▶ [WORK TO DO]:
Rewrite the lines between the one holding "Studying the photo, is point" and the one holding "3068 millimetres", inclusive, swapping "camera" for "viewer" and leaving everything else unchanged.

----- RAW DATA -----

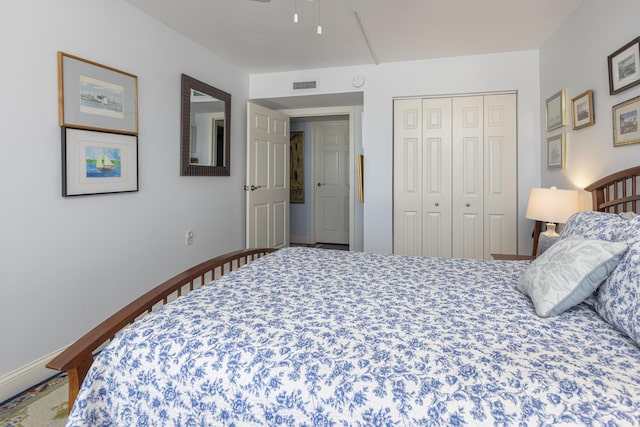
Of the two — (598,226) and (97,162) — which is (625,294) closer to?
(598,226)

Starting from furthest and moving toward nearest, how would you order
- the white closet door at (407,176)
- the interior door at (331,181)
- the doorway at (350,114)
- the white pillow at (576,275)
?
1. the interior door at (331,181)
2. the doorway at (350,114)
3. the white closet door at (407,176)
4. the white pillow at (576,275)

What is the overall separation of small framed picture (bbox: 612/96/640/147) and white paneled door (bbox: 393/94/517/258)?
1580 millimetres

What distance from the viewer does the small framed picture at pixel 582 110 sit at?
2482mm

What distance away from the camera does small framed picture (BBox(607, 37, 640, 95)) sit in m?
1.98

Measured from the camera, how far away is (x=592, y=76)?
8.20 feet

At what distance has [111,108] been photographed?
8.50 feet

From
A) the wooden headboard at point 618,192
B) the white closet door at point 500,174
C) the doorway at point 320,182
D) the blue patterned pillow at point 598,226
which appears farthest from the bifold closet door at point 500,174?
the doorway at point 320,182

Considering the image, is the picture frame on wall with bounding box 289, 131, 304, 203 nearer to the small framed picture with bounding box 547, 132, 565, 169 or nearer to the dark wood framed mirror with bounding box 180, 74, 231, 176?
the dark wood framed mirror with bounding box 180, 74, 231, 176

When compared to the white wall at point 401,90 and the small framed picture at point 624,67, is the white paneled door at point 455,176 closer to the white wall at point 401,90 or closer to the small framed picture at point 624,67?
the white wall at point 401,90

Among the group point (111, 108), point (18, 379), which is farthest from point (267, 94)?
point (18, 379)

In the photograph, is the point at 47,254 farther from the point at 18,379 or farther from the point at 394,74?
the point at 394,74

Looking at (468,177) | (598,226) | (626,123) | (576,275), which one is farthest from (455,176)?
(576,275)

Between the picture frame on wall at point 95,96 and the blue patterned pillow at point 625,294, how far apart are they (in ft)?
9.18

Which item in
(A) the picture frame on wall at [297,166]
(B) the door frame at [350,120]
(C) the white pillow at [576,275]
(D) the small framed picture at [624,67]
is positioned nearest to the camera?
(C) the white pillow at [576,275]
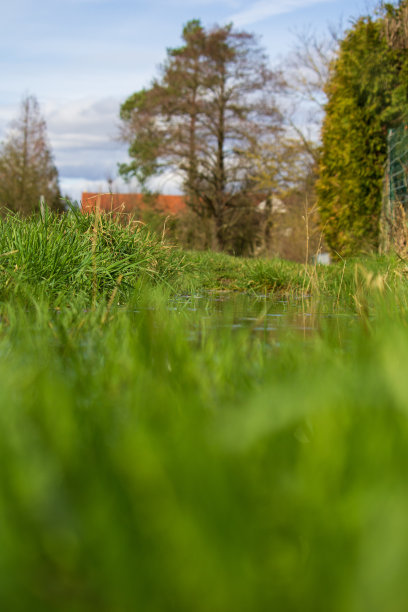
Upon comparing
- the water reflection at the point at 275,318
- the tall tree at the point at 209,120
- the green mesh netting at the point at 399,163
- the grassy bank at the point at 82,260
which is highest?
the tall tree at the point at 209,120

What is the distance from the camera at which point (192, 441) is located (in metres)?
→ 0.81

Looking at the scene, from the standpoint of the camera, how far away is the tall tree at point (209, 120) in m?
25.7

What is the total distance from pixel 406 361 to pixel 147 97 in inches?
1066

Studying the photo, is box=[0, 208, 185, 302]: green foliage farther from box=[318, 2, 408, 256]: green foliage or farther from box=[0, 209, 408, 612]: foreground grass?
box=[318, 2, 408, 256]: green foliage

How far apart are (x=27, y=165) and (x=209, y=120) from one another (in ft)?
35.7

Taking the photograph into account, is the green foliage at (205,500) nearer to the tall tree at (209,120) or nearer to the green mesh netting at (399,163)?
the green mesh netting at (399,163)

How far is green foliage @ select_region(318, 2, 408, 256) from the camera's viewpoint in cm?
1135

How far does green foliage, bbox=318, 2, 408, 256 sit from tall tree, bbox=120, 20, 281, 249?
13.6m

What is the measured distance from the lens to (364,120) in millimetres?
11883

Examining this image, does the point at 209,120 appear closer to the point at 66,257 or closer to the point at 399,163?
the point at 399,163

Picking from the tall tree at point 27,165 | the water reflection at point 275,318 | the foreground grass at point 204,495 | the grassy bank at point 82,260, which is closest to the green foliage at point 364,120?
the grassy bank at point 82,260

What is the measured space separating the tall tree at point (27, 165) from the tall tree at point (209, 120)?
22.8 feet

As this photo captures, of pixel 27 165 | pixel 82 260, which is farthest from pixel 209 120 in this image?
pixel 82 260

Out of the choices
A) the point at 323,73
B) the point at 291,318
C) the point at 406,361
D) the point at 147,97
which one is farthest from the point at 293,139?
the point at 406,361
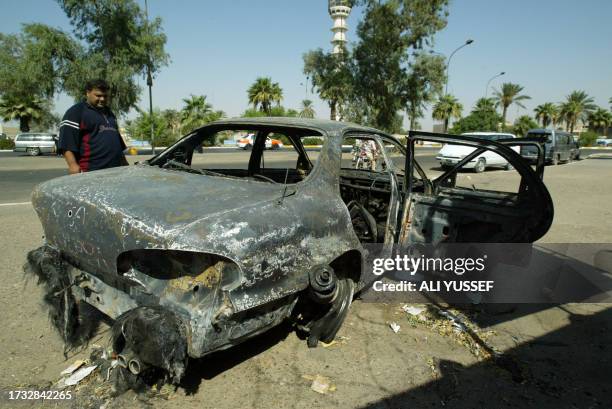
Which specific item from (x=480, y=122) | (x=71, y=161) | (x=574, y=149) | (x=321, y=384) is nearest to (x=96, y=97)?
(x=71, y=161)

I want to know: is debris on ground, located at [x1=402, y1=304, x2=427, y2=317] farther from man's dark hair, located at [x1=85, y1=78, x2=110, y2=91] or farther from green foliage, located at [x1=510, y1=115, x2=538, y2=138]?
green foliage, located at [x1=510, y1=115, x2=538, y2=138]

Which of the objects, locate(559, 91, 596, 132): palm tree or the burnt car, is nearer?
the burnt car

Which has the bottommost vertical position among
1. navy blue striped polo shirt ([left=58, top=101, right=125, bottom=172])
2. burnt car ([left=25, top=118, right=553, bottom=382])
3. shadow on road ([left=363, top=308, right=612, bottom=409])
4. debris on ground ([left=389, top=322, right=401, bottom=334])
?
shadow on road ([left=363, top=308, right=612, bottom=409])

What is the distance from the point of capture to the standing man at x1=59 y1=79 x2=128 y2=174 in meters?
3.98

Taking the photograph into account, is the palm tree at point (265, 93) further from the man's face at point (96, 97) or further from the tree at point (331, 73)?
the man's face at point (96, 97)

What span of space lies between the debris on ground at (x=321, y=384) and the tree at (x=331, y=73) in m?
20.4

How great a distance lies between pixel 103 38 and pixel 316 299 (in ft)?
84.0

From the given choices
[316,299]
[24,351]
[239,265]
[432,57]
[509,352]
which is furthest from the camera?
[432,57]

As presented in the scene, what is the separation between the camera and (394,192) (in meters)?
3.67

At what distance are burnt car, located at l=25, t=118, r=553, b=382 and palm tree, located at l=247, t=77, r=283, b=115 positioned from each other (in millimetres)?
55814

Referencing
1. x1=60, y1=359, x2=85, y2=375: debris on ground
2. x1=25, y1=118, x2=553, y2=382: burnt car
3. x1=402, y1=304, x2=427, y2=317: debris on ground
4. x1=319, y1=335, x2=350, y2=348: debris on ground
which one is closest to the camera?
x1=25, y1=118, x2=553, y2=382: burnt car

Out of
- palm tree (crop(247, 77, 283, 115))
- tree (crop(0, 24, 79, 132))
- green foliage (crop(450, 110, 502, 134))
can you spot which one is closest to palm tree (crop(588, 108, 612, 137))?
green foliage (crop(450, 110, 502, 134))

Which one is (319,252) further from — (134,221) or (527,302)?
(527,302)

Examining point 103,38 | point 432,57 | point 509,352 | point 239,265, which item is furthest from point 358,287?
point 103,38
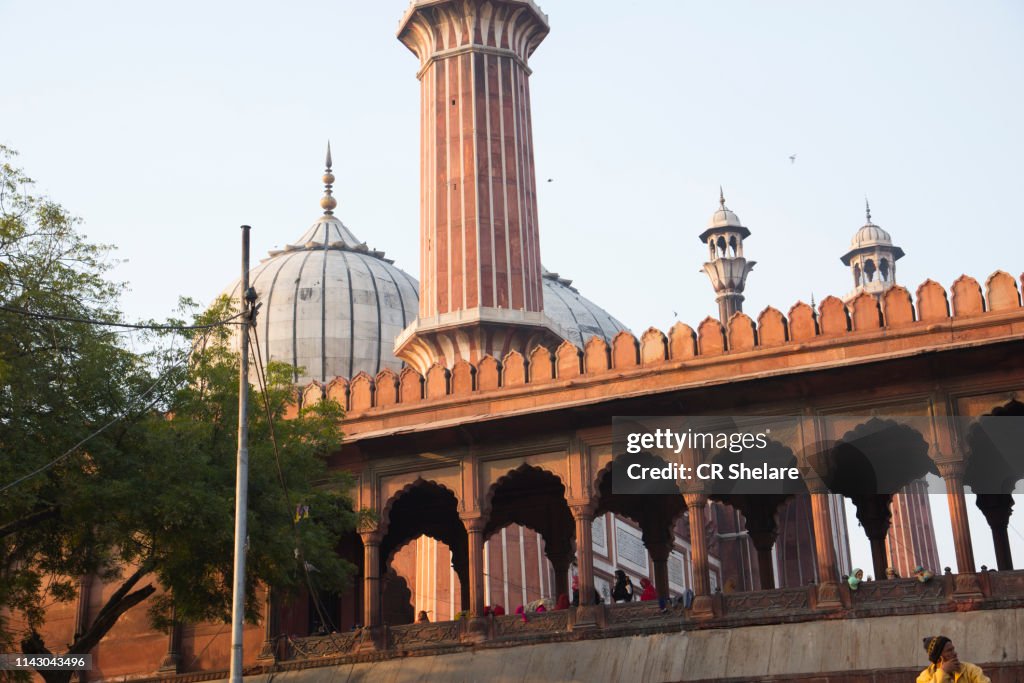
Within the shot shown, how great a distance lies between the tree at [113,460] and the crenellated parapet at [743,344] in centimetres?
329

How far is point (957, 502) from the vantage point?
17.9 m

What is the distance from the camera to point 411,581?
103 ft

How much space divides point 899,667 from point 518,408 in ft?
21.0

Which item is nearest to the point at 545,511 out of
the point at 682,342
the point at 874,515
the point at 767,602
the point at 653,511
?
the point at 653,511

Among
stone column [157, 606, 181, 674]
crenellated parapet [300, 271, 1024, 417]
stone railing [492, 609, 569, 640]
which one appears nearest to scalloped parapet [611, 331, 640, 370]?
crenellated parapet [300, 271, 1024, 417]

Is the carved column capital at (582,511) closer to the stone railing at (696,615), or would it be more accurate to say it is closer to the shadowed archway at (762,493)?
the stone railing at (696,615)

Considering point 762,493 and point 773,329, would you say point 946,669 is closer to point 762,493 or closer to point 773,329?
point 773,329

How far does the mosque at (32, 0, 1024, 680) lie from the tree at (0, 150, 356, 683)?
1.27 metres

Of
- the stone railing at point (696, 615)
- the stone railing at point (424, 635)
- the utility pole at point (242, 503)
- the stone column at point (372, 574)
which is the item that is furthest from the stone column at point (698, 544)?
the utility pole at point (242, 503)

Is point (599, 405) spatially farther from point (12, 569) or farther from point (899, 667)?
point (12, 569)

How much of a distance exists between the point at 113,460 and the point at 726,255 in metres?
28.3

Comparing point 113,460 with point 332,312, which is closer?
point 113,460

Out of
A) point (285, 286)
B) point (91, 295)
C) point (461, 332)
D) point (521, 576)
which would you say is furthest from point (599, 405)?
point (285, 286)

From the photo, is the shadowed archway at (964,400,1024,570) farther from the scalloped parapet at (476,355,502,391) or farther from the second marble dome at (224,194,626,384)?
the second marble dome at (224,194,626,384)
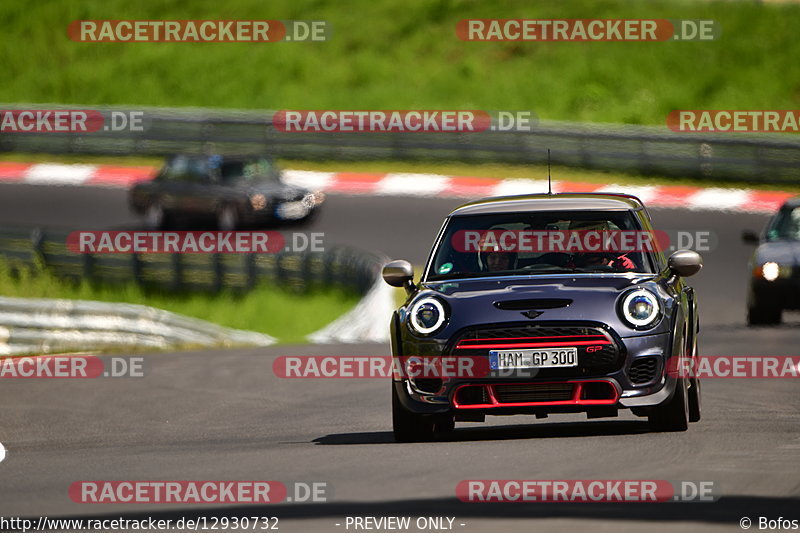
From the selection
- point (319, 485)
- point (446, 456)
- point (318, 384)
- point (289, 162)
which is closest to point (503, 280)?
point (446, 456)

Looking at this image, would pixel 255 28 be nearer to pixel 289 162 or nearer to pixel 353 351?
pixel 289 162

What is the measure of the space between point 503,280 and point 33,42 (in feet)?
113

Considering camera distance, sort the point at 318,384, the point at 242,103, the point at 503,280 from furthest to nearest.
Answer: the point at 242,103
the point at 318,384
the point at 503,280

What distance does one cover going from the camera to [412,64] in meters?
38.9

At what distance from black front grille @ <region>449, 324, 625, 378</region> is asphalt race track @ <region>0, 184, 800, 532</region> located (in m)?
0.42

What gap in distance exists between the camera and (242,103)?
1506 inches

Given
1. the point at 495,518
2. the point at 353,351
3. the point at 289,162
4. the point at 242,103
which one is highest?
the point at 242,103

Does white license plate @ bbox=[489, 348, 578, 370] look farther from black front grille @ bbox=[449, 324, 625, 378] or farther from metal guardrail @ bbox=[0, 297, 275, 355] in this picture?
metal guardrail @ bbox=[0, 297, 275, 355]

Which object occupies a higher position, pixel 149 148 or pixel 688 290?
pixel 149 148
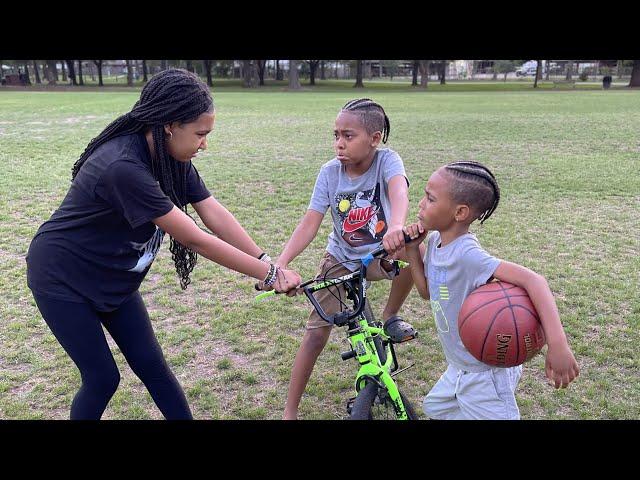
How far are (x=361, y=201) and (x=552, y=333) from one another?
1.51 metres

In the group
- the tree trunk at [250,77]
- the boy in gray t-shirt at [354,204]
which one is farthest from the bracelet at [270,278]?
the tree trunk at [250,77]

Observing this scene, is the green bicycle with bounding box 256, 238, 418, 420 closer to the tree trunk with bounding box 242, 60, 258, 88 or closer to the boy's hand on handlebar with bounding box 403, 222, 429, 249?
the boy's hand on handlebar with bounding box 403, 222, 429, 249

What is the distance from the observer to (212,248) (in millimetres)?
2678

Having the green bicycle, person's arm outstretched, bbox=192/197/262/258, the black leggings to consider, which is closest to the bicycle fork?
the green bicycle

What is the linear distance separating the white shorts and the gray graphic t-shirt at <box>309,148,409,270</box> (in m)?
1.05

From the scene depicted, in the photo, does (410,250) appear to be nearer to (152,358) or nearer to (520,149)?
(152,358)

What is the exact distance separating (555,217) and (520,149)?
6.68 metres

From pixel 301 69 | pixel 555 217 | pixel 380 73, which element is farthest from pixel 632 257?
pixel 380 73

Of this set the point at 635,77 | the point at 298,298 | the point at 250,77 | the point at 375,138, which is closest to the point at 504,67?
the point at 635,77

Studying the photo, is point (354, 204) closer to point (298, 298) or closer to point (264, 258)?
point (264, 258)

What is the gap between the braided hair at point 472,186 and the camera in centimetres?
251

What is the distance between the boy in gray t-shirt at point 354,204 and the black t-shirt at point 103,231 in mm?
879

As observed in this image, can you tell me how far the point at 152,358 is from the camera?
3068 millimetres

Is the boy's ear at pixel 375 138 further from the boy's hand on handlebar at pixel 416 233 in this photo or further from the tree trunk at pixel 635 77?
the tree trunk at pixel 635 77
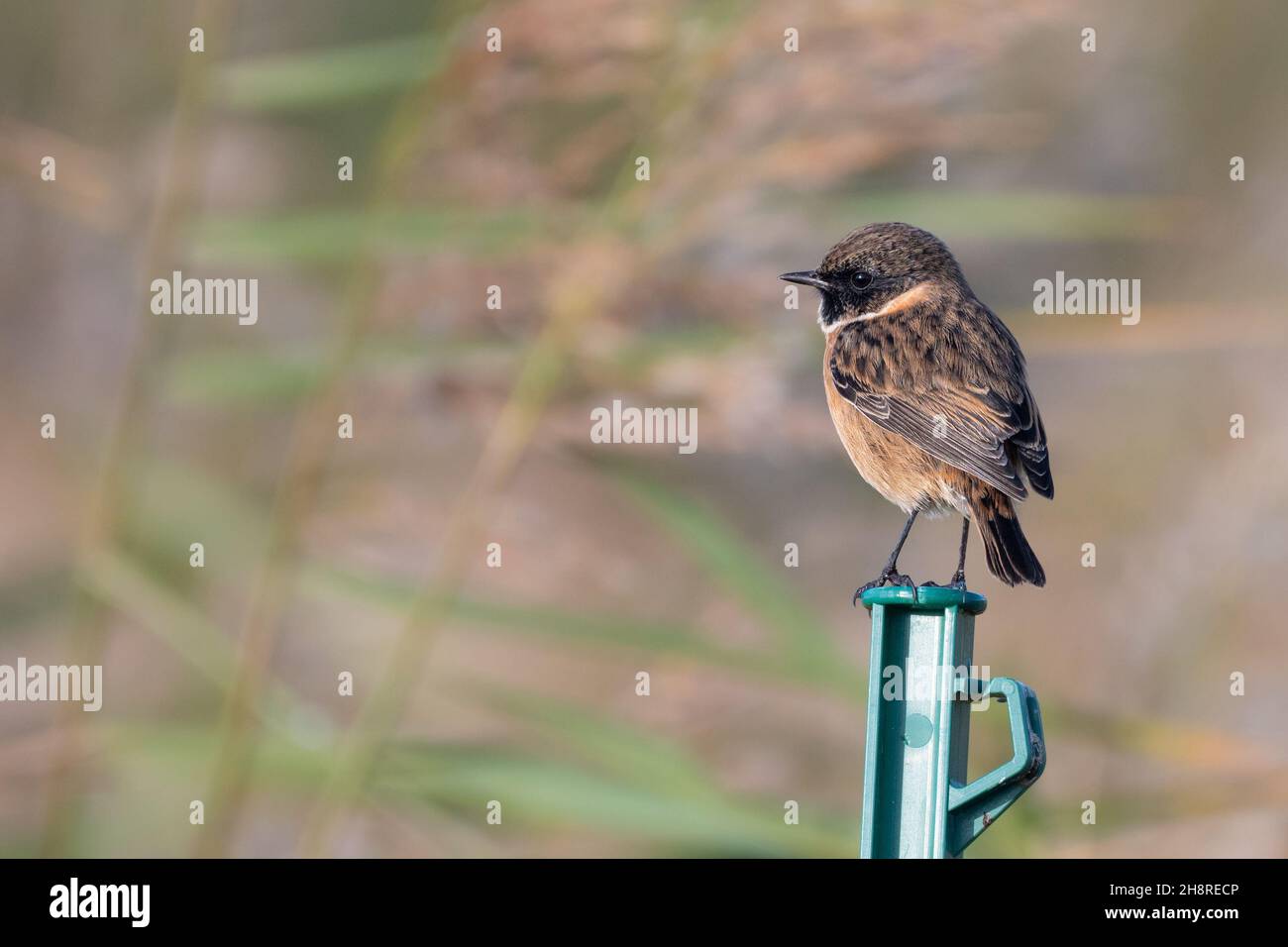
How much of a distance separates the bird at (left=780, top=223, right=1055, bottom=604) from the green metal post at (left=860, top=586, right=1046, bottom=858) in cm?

-----

▶ [EXERCISE ANSWER]:
Studying the photo, is point (354, 204) closer to point (298, 298) or closer to point (264, 258)?
point (264, 258)

What is the gap between the braided hair at point 472,186 and the viewer in centimetres?
251

What is the distance between the boy in gray t-shirt at point 354,204 and the black t-shirt at point 103,231 in mm?
879

As observed in this image, can you tell me how far the point at 152,358 is from the viewer?
3068 millimetres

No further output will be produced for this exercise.